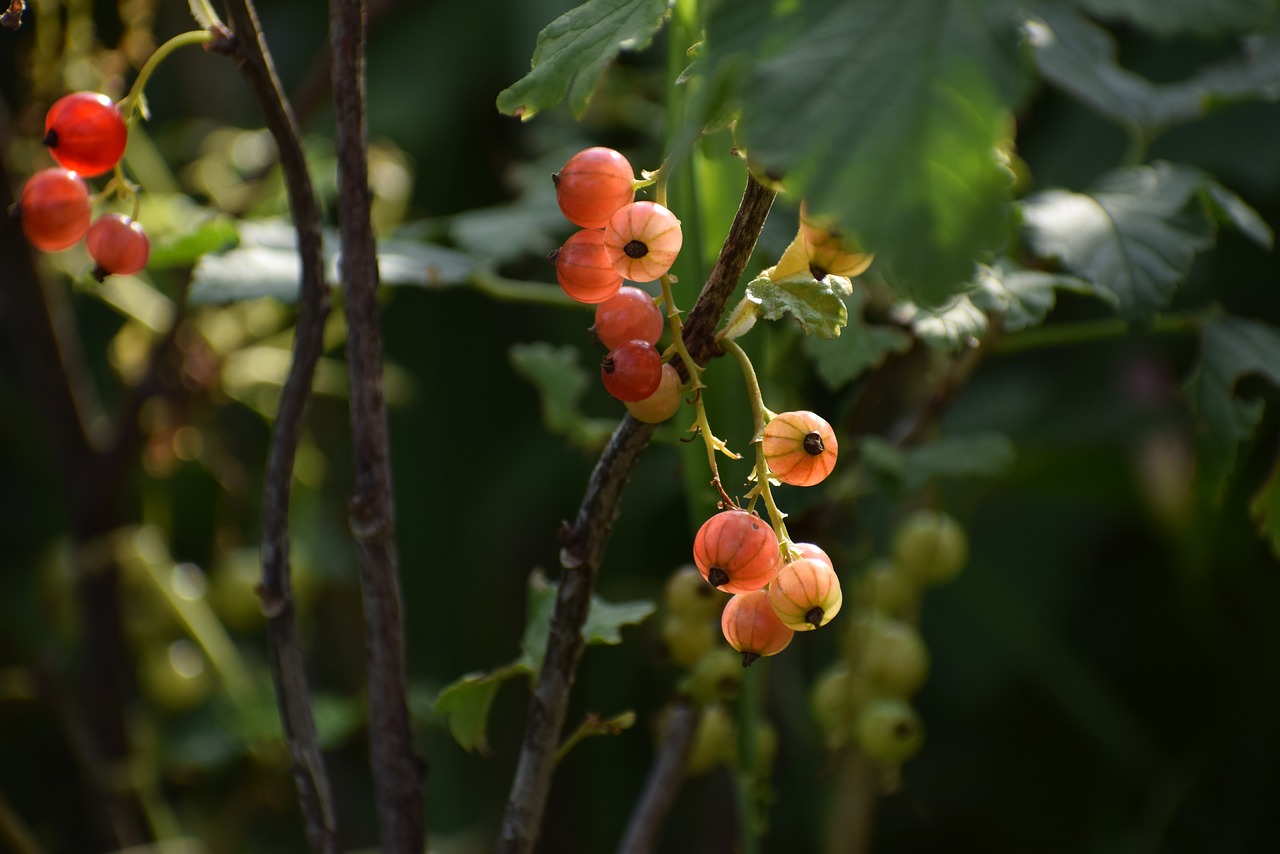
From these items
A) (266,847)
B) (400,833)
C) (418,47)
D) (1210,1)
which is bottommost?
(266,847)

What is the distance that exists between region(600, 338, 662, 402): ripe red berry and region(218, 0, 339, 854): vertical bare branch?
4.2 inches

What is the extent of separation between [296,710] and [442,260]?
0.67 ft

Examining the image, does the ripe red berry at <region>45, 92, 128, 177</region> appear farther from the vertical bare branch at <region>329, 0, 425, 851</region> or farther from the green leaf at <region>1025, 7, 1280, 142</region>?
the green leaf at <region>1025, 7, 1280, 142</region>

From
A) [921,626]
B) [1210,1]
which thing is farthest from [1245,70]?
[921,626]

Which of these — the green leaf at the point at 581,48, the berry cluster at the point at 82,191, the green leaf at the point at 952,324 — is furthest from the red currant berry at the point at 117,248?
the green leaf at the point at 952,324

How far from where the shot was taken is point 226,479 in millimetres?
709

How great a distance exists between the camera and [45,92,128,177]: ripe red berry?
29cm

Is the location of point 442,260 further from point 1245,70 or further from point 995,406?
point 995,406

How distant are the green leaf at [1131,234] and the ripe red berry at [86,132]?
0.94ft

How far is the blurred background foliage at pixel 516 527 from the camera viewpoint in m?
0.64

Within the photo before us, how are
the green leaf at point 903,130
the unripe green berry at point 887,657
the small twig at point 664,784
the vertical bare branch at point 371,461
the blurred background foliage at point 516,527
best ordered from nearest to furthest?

· · · · · · ·

→ Exercise directions
Rewrite every line of the listing above, switching each "ripe red berry" to "red berry" and leaving everything else unchanged, and omit the pictures.

→ Answer to this problem
From these items
A) (266,847)
B) (400,833)
C) (418,47)
D) (1210,1)
which is bottommost?
(266,847)

What is the distance that exists between region(600, 338, 662, 402): red berry and region(218, 0, 339, 854): vertical bare branch?
4.2 inches

What is the extent of separation between [296,710] and [442,260]?
0.67 ft

Examining the image, does the red berry at <region>45, 92, 128, 177</region> appear farther from the vertical bare branch at <region>329, 0, 425, 851</region> or farther from the green leaf at <region>1025, 7, 1280, 142</region>?
the green leaf at <region>1025, 7, 1280, 142</region>

From
A) [921,626]
B) [1210,1]
which thing is farthest from [1245,70]?
[921,626]

Which of these — the green leaf at the point at 581,48, the berry cluster at the point at 82,191, the green leaf at the point at 952,324 — is furthest from the red currant berry at the point at 117,248?
the green leaf at the point at 952,324

How far from where the shot was taken is point 226,479 in millimetres?
709

How great a distance exists between the camera and [45,92,128,177]: red berry?
29cm

Is the location of point 442,260 further from point 1245,70 or further from point 995,406?
point 995,406

How distant are the green leaf at [1131,234] and the red berry at [86,132]?
0.94ft

How far is the blurred background foliage at pixel 516 527 from the camera viewpoint in m?
0.64

Within the photo before us, how are
the green leaf at point 903,130
the unripe green berry at point 887,657
the small twig at point 664,784
the vertical bare branch at point 371,461
the blurred background foliage at point 516,527
best ordered from nearest to furthest?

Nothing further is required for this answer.